Text for analysis:
+ + + + +

As I said for those who use their EV's
a lot, molten salt batts can be very good. But for many we
just don't go the miles/day to justify their increased power
needs. One would need to use at least 40miles/day to be
practical, better would be 100miles/day for them.
Sent to me accidentally probably meant to the list a
request for the report.

CC: From: "Joseph Ashwood" <[email protected]>
Reply-to: "Joseph Ashwood" <[email protected]>


> Victor wrote
> Email me in private and I'll forward you the study (.pdf
file)
> backing this up if you're interested to learn more.

I'm interested in the study.
Joe
Thanks,
Jerry Dycus




----- Original Message Follows ----- 
From: "Cor van de Water" <[email protected]>
To: "Electric Vehicle Discussion List" <[email protected]>
Subject: Re: [EVDL] Feds, Molten salt and Silver Zinc
Batteries, ect
Date: Thu, 12 Feb 2009 01:45:09 -0800

>I think that the easiest way to understand why Molten Salt
>battery does not consume much more power in winter is to
>explain the difference in temperature and let's take some
>nice extreme numbers to show how little it differs:
>
>Say that in Summer the average (day+night) temp is like
>a bad season in Atlanta (nothing personal) at 30 deg C
>(86 Fahrenheit) while in winter the average temp is like
>a cold spell in the NorthEast at -30 C (-22 Fahrenheit).
>
>Then the energy leak from the Molten Salt to the ambient
>of the battery will see a temperature delta between its
>internals and outside of about 270 deg C in summer and 
>330 deg C in winter, taking the temp of the internals
>at a round 300 deg C number.
>I understand that the Molten Salt will work at temps
>between 270 and 350 deg C.

+ + + + +

Records shown:
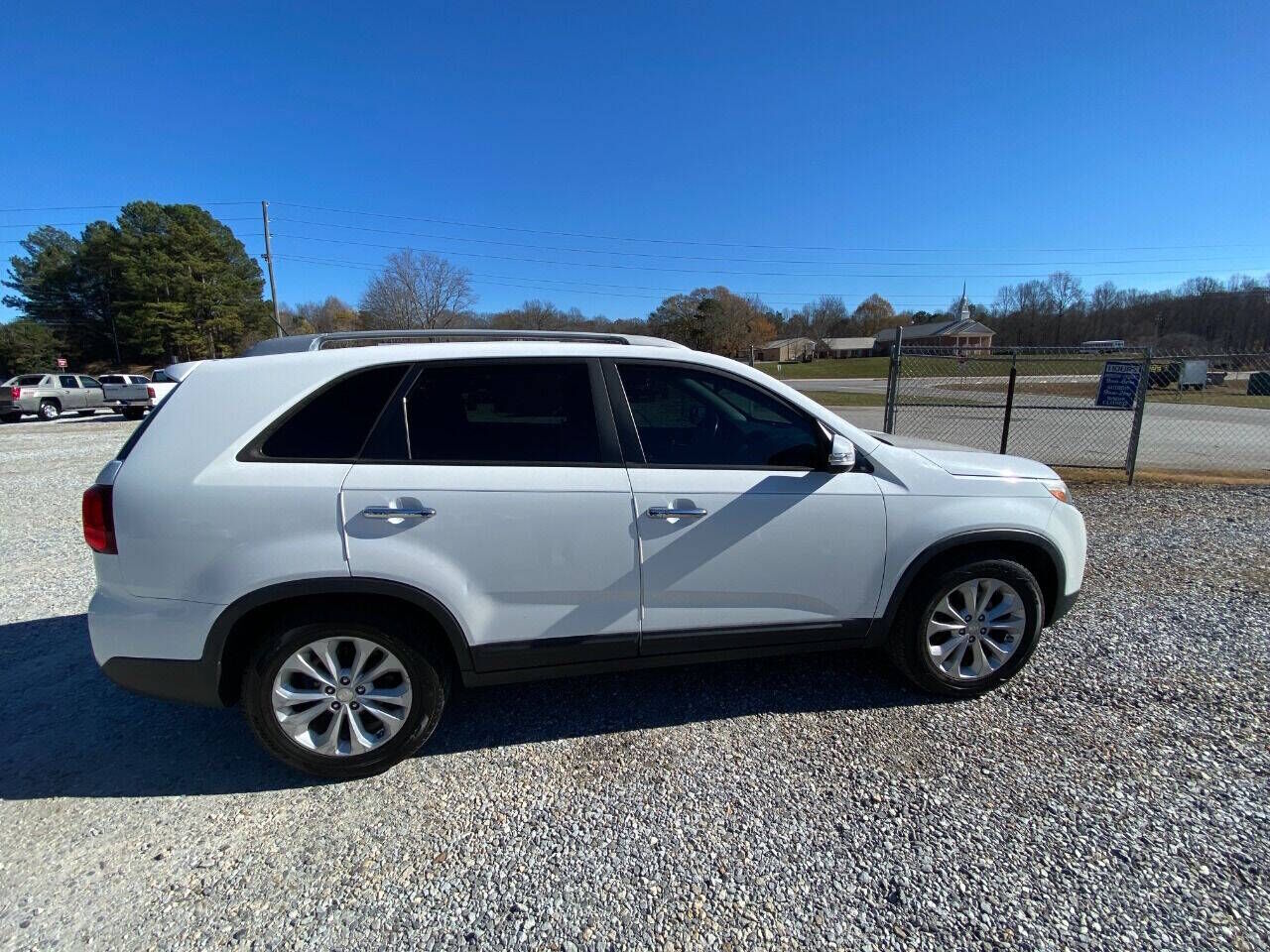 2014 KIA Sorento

+ + + + +

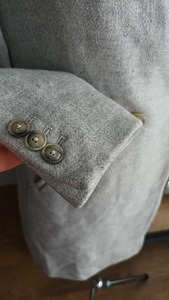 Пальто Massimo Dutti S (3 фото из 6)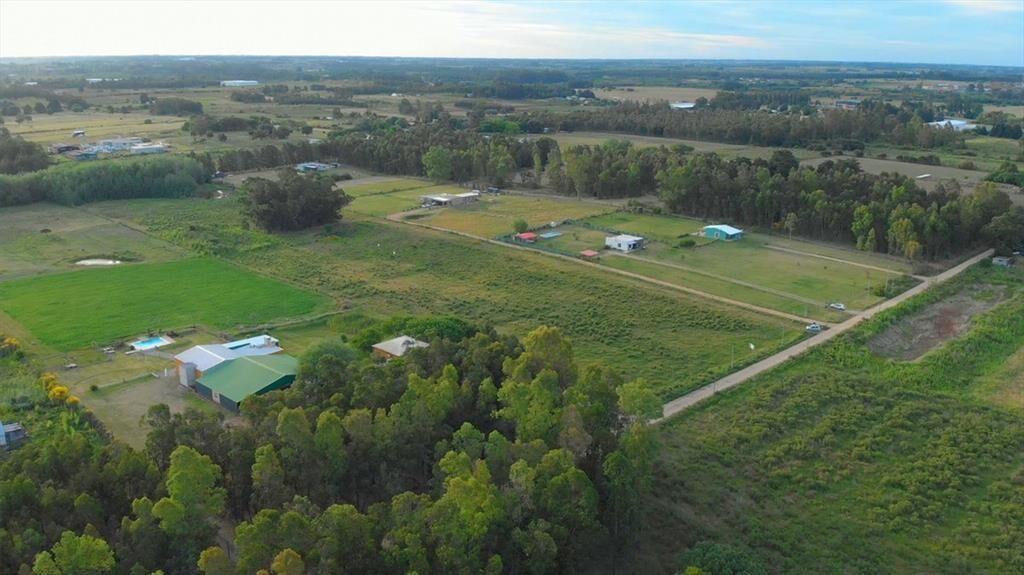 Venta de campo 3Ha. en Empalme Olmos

+ + + + +

Problems and tasks:
a – In the email thread on molten salt batteries, why are such batteries not a good fit for many EV drivers? Answer in one to three sentences.
b – From the email thread on molten salt batteries, return the passage starting at "As I said for" and ending at "for the report.".
The data placed after the email thread on molten salt batteries is separate material with no connection to that thread.

Solutions to the problems:
a – Many drivers don't cover enough miles per day to justify the batteries' increased power needs. Molten salt batteries are practical only at 40 miles per day or more, and 100 miles per day would be better.

b –
As I said for those who use their EV's
a lot, molten salt batts can be very good. But for many we
just don't go the miles/day to justify their increased power
needs. One would need to use at least 40miles/day to be
practical, better would be 100miles/day for them.
Sent to me accidentally probably meant to the list a
request for the report.